Bond left the Princess Eugenia and slowly walked across the street to the Embassy, an ornate, Mediterranean-style hotel built in the Roaring Twenties. Inside the building, Garriola and four more agents showed Bond wanted posters featuring images of a retired couple the FBI was pursuing. A few of the pictures were about 20 years old; others were guesses as to what the man, now 81, and woman, 60, might look like today. Bond recognized the pair right away: They were Charlie and Carol Gasko—his next-door neighbors. Charlie was bald with a neatly clipped white beard and frequently dropped by the manager’s apartment to chat about current events and the country music band Bond played in. The old man was always curious about Bond’s family but had nothing to say about his own life. He was in good shape for a person his age; he made abundant use of the exercise equipment in his apartment and exuded an edgy vigor: Charlie once pulled a knife on a mentally disturbed man who’d surprised the couple outside the Eugenia, and another time he yelled at Bond for abruptly coming up behind him on the apartment’s front steps. His wife, Carol, was the less assertive and opinionated of the two and never seemed to have a frosted hair out of place.

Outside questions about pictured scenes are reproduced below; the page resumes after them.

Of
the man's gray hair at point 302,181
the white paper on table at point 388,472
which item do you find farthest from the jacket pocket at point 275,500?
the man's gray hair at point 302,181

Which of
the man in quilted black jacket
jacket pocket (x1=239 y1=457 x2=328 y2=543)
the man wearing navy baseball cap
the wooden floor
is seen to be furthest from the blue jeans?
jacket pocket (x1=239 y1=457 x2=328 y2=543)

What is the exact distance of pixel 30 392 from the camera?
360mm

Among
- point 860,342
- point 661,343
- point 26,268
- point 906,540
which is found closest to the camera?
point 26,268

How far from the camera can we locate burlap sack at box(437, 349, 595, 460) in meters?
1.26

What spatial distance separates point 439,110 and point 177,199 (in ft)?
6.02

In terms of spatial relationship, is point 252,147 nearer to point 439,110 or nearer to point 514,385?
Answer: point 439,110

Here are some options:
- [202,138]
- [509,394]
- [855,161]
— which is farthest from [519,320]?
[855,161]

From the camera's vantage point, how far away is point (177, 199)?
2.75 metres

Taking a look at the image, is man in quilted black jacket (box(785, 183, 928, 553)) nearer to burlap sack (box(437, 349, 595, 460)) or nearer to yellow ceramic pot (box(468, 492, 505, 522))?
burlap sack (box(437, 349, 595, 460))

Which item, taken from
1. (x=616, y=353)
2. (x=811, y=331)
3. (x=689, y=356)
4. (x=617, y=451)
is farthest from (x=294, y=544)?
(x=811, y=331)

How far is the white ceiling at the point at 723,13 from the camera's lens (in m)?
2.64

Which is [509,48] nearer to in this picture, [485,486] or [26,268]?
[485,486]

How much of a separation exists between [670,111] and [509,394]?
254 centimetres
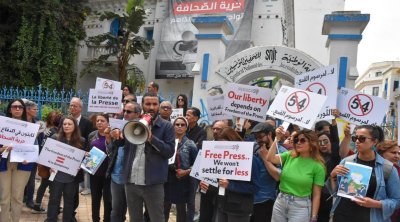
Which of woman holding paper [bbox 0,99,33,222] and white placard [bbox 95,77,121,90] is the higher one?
white placard [bbox 95,77,121,90]

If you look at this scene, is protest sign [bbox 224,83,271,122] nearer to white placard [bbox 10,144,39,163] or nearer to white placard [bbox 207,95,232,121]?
white placard [bbox 207,95,232,121]

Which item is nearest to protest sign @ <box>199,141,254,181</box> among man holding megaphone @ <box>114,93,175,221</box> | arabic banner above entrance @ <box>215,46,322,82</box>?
man holding megaphone @ <box>114,93,175,221</box>

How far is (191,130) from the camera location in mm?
5652

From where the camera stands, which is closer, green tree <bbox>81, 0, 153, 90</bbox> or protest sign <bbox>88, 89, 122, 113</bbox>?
protest sign <bbox>88, 89, 122, 113</bbox>

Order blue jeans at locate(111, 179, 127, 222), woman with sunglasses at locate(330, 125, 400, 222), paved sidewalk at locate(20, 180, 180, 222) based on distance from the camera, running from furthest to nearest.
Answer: paved sidewalk at locate(20, 180, 180, 222)
blue jeans at locate(111, 179, 127, 222)
woman with sunglasses at locate(330, 125, 400, 222)

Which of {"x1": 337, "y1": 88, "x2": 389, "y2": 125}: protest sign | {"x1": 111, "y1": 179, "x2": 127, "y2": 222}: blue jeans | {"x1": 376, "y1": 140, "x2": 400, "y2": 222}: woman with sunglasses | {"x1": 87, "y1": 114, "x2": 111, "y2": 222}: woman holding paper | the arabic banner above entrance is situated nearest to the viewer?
{"x1": 376, "y1": 140, "x2": 400, "y2": 222}: woman with sunglasses

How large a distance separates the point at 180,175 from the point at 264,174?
1213mm

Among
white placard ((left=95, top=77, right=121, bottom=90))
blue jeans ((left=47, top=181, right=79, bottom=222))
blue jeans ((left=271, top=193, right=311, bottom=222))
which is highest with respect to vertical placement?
white placard ((left=95, top=77, right=121, bottom=90))

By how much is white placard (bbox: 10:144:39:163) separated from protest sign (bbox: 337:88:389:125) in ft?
13.2

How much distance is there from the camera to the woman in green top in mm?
3748

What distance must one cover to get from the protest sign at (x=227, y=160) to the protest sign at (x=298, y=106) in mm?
836

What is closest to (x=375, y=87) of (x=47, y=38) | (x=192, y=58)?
(x=192, y=58)

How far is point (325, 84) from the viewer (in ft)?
16.4

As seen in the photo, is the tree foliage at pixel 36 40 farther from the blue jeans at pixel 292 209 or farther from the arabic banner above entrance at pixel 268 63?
the blue jeans at pixel 292 209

When Bond saw Charlie’s real name on the posters, a name he’d heard of when he lived in Boston, he was taken aback. “I was in a little shock about who the people were,” Bond says. “I realized the FBI wasn’t going to let me leave until they had this guy in custody. So it was, ‘OK, let’s get this thing going.’ ”
Bond called his friend. “Hey, man, I don’t think I’m going to be able to come,” he said. Why? his friend wanted to know. “I can’t really tell you.”
The guy the FBI was keen to speak to had, since the death of Osama bin Laden the month before, topped its Ten Most Wanted list: James “Whitey” Bulger, who had run South Boston’s Winter Hill Gang and had been a fugitive for the past 16 years. “Carol” was really Catherine Greig, a girlfriend whom he’d known since the 1970s. Bulger had been indicted under the Racketeer Influenced and Corrupt Organizations Act and charged with committing or ordering the murder of 19 people during a criminal career in Southie that stretched five decades. His reign involved the biggest breach of FBI security and ethics in the bureau’s history.
Garriola’s plan was to send Bond knocking on Apartment 303’s door to see who answered, and the FBI would take it from there. Bond didn’t like that idea. Charlie, after all, had recently been tacking a note on the apartment’s door advising people not to knock if the sign was up—as it was now. “No!” Bond said. “I don’t ever knock on his door. I’m not going over there!”
Garriola came up with a Plan B: Bond could simply call the Gaskos. That Bond would do. No one in 303 picked up, but when Greig called back soon after, the apartment manager told her the unit’s storage locker in the underground parking lot had been broken into, and he was about to report it to the police. Would Charlie like to meet him and check out the locker first? Don’t call the police, she told him—Charlie will be right down. Bond left the Embassy and walked back toward the Princess Eugenia, ringing his friend one more time: It looked like he’d be able to make the show after all.
As he held the cell phone to his ear, Bond glanced up and saw Greig standing on the couple’s balcony, a cramped rectangle three stories above the street. She seemed apprehensive. Bond stopped and sheepishly mouthed “hello” to her. But she didn’t see him.